TEXT EXCERPT:
The photograph above was probably taken in  1871 or possibly 1872;  the shrubs planted by the house are very immature, and Thomas Alexander is a very small child.  The reverse of the photograph shows the photographer, and annotations,  the upper  (pencil) appearing to be in TR’s handwriting, the lower, (pen) probably by Henry Ruddy, Thomas’ first son of his second marriage.

Garden house reverse

[ I understand that the Garden House is now privately owned, and not part of the Palé estate, and is now known as Rose cottage]

Later the same year the Robertsons moved into Palé:

Sept 18th, Monday This was a great day here, owing to Mr. Robertson and family coming to Palé to live. There was a fine demonstration of welcome. The carriage was drawn up from the Lodge, and that by workmen.

Pale j. ThomasPale reverse

Note three gardeners at work on the lawn – possibly scything.

The Robertson family celebrated their arrival at their long-planned home by planting significant fine trees in the garden.  The choice of the trees and their siting was no doubt Thomas’ suggestion.

Nov 2nd Thursday Mr and Mrs Robertson planted an Auricaria each, the former on the south side of the drive and the latter on the north side. Both trees are a good size.

EXCERPTED DATA:
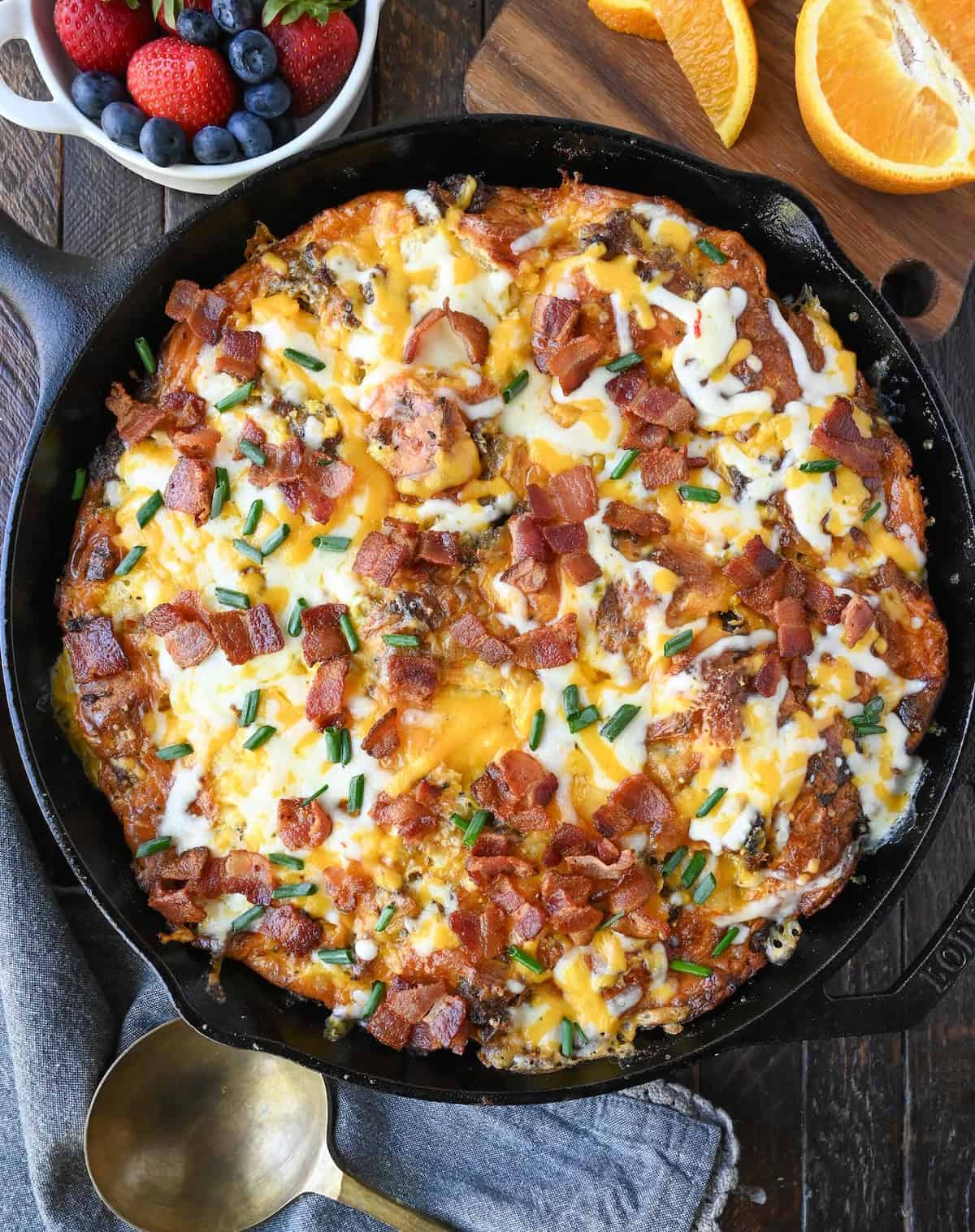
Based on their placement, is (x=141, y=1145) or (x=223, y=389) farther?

--

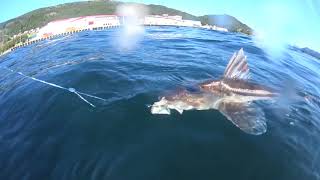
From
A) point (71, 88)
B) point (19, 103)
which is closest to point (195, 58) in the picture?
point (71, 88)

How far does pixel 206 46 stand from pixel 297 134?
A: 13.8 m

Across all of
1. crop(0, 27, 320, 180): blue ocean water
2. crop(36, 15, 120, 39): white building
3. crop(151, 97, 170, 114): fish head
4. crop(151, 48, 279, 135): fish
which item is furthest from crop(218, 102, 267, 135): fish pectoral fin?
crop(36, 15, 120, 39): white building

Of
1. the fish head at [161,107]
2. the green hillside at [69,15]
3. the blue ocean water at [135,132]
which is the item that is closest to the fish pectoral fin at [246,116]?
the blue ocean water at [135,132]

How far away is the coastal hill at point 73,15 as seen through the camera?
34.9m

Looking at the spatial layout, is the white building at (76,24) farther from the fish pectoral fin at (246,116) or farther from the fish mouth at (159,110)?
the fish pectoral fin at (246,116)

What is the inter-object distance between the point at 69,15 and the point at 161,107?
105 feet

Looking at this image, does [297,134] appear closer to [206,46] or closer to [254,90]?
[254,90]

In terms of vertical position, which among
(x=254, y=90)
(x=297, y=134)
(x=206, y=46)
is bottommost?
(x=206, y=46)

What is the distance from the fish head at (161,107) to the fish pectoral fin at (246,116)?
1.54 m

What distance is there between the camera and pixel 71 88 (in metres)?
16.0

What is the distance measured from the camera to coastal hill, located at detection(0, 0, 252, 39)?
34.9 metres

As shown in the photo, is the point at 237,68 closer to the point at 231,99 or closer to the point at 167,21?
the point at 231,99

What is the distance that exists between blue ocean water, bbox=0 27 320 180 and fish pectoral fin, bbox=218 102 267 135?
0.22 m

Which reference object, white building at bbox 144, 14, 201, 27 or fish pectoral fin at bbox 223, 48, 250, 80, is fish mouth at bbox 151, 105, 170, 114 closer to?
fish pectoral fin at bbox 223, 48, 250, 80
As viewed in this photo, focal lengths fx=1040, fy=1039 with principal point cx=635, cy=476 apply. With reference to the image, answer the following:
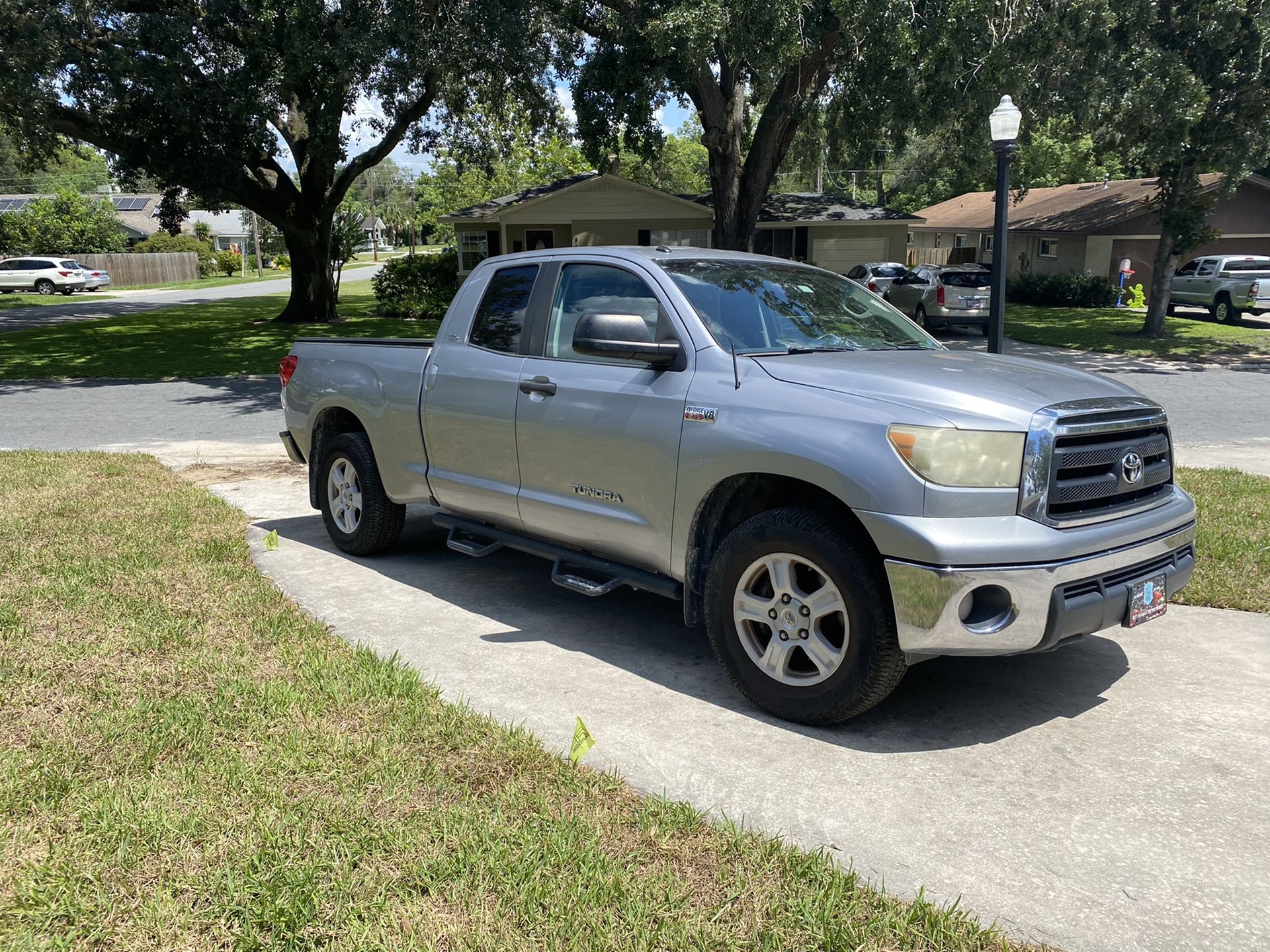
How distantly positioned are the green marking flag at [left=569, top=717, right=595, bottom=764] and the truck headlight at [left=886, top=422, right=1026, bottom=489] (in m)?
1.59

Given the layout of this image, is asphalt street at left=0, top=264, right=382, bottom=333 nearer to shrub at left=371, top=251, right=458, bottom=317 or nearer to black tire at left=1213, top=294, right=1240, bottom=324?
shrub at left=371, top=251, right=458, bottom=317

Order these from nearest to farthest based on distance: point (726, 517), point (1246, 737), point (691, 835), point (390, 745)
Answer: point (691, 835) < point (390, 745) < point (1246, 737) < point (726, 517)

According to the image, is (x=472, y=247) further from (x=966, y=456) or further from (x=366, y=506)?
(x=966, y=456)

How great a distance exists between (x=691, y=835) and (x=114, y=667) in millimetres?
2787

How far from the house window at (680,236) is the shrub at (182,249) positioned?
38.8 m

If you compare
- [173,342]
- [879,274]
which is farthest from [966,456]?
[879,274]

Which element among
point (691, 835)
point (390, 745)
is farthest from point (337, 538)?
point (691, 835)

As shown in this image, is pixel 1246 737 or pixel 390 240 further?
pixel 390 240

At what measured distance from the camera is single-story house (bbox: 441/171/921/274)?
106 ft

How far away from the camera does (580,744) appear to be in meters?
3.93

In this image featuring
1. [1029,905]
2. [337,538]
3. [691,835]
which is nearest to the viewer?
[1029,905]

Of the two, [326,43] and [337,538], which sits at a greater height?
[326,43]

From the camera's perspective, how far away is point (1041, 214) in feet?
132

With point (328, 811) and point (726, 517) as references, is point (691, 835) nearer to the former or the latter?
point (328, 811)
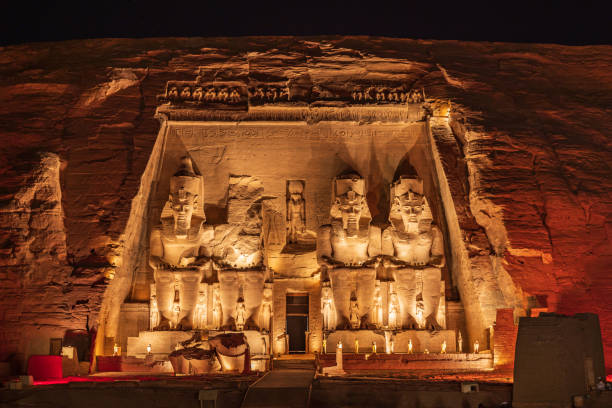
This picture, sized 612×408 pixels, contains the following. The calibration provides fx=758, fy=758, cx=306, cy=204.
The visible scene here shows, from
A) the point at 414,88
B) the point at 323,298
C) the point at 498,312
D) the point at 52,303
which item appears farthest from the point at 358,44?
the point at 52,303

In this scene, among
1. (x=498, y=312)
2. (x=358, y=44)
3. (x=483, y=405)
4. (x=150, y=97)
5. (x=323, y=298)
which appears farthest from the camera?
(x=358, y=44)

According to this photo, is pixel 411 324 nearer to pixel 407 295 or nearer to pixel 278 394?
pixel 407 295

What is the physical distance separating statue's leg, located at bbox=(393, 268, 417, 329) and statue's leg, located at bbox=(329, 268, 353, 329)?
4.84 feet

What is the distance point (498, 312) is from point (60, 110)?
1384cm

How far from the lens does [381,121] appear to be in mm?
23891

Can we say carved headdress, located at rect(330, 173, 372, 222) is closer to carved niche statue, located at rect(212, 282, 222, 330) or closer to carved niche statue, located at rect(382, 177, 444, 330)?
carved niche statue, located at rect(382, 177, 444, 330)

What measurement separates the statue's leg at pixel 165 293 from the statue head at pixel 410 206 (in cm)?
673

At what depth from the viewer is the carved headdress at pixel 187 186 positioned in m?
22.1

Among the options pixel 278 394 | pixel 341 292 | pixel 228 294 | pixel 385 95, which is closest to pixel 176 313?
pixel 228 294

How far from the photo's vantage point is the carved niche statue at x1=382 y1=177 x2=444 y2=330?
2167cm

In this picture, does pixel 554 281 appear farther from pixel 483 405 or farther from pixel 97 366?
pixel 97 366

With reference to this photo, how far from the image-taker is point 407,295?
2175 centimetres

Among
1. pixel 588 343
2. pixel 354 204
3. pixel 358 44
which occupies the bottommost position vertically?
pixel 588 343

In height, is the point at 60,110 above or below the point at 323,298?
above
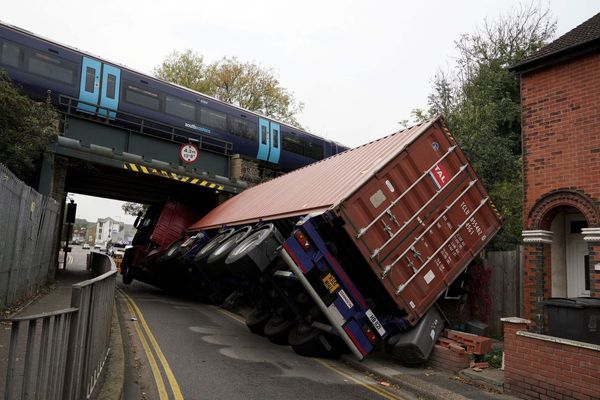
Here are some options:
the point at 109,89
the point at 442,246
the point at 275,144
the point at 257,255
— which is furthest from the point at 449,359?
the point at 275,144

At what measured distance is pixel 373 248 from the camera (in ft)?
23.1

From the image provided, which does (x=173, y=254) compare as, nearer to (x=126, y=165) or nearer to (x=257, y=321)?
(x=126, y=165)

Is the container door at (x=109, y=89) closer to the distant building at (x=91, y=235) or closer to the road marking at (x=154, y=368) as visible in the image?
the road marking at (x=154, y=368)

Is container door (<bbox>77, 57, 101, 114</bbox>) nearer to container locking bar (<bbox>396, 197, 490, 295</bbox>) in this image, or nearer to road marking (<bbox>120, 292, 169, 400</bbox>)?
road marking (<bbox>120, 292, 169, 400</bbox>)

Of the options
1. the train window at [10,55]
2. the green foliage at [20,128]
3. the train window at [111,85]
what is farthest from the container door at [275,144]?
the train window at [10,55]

WORK REQUEST A: In the account of the Robertsons' move to Palé, change "carriage" to "coach" in the part from "Later the same" up to and including "doubt Thomas’ suggestion.", and give that part again.
WORK REQUEST B: Carry the account of the Robertsons settling at Palé further, picking up after its final sentence.

TASK RESPONSE A:
Later the same year the Robertsons moved into Palé:

Sept 18th, Monday This was a great day here, owing to Mr. Robertson and family coming to Palé to live. There was a fine demonstration of welcome. The coach was drawn up from the Lodge, and that by workmen.

Pale j. ThomasPale reverse

Note three gardeners at work on the lawn – possibly scything.

The Robertson family celebrated their arrival at their long-planned home by planting significant fine trees in the garden.  The choice of the trees and their siting was no doubt Thomas’ suggestion.

TASK RESPONSE B:
1872  January 15th Monday   Master Robertson planted a Deodar and a Picea Nordmaniana on lawn, each near the ends of the walls of the fruit garden.

31 Wednesday   Miss Robertson planted a Deodar on lawn in front of the pantry window. Miss Annie planted a Deodar and a Picea grandis, both near the library. Miss Henrietta planted a Deodar and Picea pinsapo, both near the little walk leading to the flower garden.

 

1869-1870 Settling In

Autumn at Palé Hall via http://www.palehall.co.uk
Autumn at Palé Hall via http://www.palehall.co.uk

During these years, at the beginning of his work in the new garden at Palé, Thomas Ruddy only writes sporadically in the diary. It is obvious that he was working hard; in June 1870 he reports having been ‘ill with debility’ .  There were also the responsibilities  of a new wife and baby. This was the first post in which Thomas was responsible for laying out a new garden entirely.

Unfortunately, Thomas gives no detail about the layout or development of the gardens. The Robertson family planted vines in the hot-houses in January and February 1870: Mr Dean, Mr. Robertson’s nephew also planted a vine – TR comments that Mr. Dean had been a very kind friend in many ways.’

It is here that Thomas mentions William Pamplin for the first time, in early 1870 undated:

Another gentleman, who I now name for the first time, Mr. Pamplin, has been a most interesting friend during the last year.  Mr & Mrs Pamplin have got a house in the village where they have lived for some years.  I knew him by name when I first went to the garden as Mr. Pamplin the publisher of the ‘Phytologist’  He is a good botanist, so that we had rambles together.

May 20 Friday Mr Pamplin and I went to Pont-y-Glyn where we found the toothwort. We both enjoyed ourselves very much.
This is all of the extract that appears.